WHAT THE EXERCISE ASKS: Copy out every line of the records below word for word, leaving out the pictures.
"""
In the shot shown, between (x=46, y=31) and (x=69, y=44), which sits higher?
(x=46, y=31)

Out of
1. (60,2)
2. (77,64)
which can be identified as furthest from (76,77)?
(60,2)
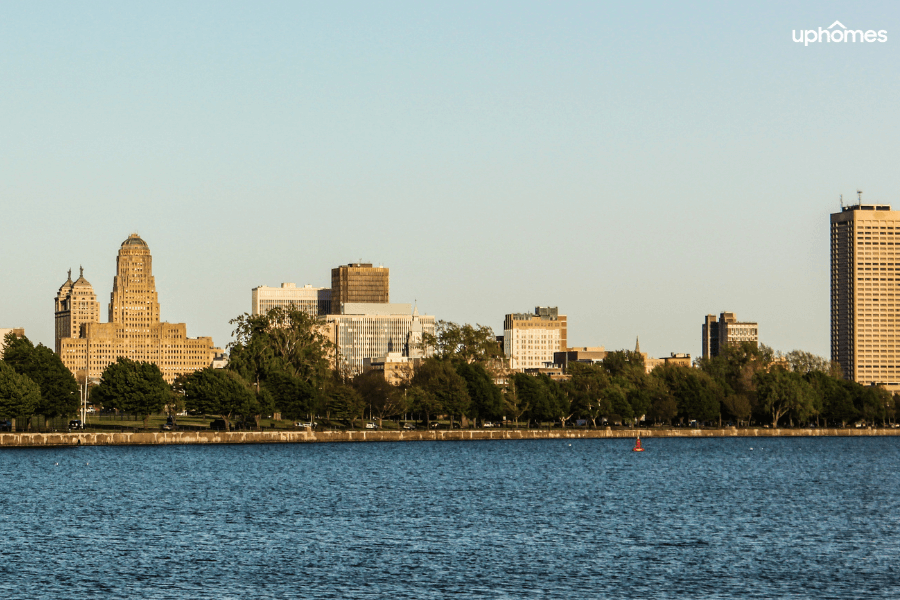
"""
COMPLETED EXERCISE:
In the shot shown, between (x=46, y=31) and (x=69, y=44), which sits higher?
(x=46, y=31)

Out of
1. (60,2)
2. (77,64)
which can be identified as furthest from (76,77)?
(60,2)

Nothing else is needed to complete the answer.